This is a classic and complex network routing issue that occurs when combining OAuth 2.0 Authorization Code Flows with strict VNet-inbound restrictions (Private Links) in multi-tenant SaaS environments like Copilot Studio / Power Platform.
The reason your connection works perfectly via VS Code, Postman, and your test VM, but fails inside Copilot Studio, comes down to where the actual OAuth handshake request originates from.
The Root Cause Analysis
When you initiate the OAuth 2.0 connection from Copilot Studio, the process breaks down at the Azure API Hub redirect URL (consent.azure-apihub.net).
- The Handshake Origin: During the OAuth authorization phase, the underlying Azure Power Platform connector infra (Azure API Hub) makes an outbound call to Palantir’s token/authorization endpoint to exchange the code for an access token.
- The Routing Blindspot: Even though you have configured and approved a Power Platform Virtual Network (VNet) Data Gateway / Private Link, the initial OAuth token-exchange traffic from the managed API Hub infrastructure often routes via the Public Microsoft/Azure Backbone Internet IPs, rather than traversing through your specific customer-configured VNet Private Endpoint.
- The Block: Because Palantir is configured to strictly block any request originating outside your VNet, it rejects/drops the token-exchange request from the Azure API Hub, causing the consent page to spin endlessly and eventually time out.
Recommended Solutions & Workarounds
1. Whitelist Azure API Hub / Power Platform Trusted IPs
If Palantir allows IP-based exceptions alongside VNet restrictions, you need to add the public IP addresses of the Power Platform / Azure API Hub connectors for your specific region (e.g., US Azure regions) to the Palantir inbound firewall rules.
- You can download the weekly updated Azure IP Ranges and Service Tags – Public Cloud" document from Microsoft to get the precise IP ranges for PowerPlatformInfra or AppService.
2. Leverage Power Platform Managed VNet Support for Custom Connectors
Ensure that your Palantir MCP integration is explicitly bound to a Managed VNet environment within Power Platform.

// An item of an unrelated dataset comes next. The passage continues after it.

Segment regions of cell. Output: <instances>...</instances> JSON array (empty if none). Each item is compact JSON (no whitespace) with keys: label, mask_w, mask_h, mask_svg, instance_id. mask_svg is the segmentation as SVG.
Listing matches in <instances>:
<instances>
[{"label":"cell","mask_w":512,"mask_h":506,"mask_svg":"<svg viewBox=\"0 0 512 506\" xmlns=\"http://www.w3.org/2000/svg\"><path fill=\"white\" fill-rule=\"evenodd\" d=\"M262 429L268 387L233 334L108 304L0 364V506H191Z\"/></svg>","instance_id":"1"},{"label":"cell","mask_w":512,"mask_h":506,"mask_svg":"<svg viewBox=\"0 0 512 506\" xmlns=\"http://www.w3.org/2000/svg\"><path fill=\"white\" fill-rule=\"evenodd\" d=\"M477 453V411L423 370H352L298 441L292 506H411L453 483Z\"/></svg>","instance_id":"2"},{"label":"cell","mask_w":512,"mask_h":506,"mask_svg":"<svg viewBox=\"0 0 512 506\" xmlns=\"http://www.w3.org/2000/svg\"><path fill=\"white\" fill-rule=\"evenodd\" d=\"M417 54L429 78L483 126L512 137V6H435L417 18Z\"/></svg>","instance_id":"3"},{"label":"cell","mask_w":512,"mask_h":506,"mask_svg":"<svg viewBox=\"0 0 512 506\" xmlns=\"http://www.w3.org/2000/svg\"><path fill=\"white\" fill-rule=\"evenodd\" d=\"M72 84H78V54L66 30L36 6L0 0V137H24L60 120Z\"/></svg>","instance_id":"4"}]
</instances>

- Go to the Power Platform Admin Center, verify your network injection settings, and ensure that the Enterprise Policies for Subnet Injection are properly applied to the environment hosting your Copilot Studio Agent. If the connector bypasses this policy during the authorization phase, it will fail.
3. Transition to a Hybrid / Direct Logic Apps Wrapper (Robust Workaround)
If modifying Palantir's edge firewall to trust Azure public infrastructure is not an option, you can isolate the OAuth handshake within your VNet:
- Deploy an Azure Logic App (Standard Plan) injected directly into your Azure VNet where the Private Link is active.
- Configure the Logic App to handle the Model Context Protocol (MCP) communication with Palantir locally.
- Secure the Logic App endpoint using Microsoft Entra ID (OAuth).
- Call the Logic App from Copilot Studio. Since Copilot Studio will be authenticating against Entra ID (which is fully public and native to Microsoft), the connection setup will succeed instantly, while the internal VNet routing to Palantir will be safely handled inside your private network.
Summary Question for the Community
Has anyone successfully forced the Azure API Hub regional consent service to route exclusively through an Azure ExpressRoute or VNet Data Gateway during the initial authorization phase, without opening the endpoint to Microsoft's public service tags?
Hope this helps narrow down the network boundary breakdown!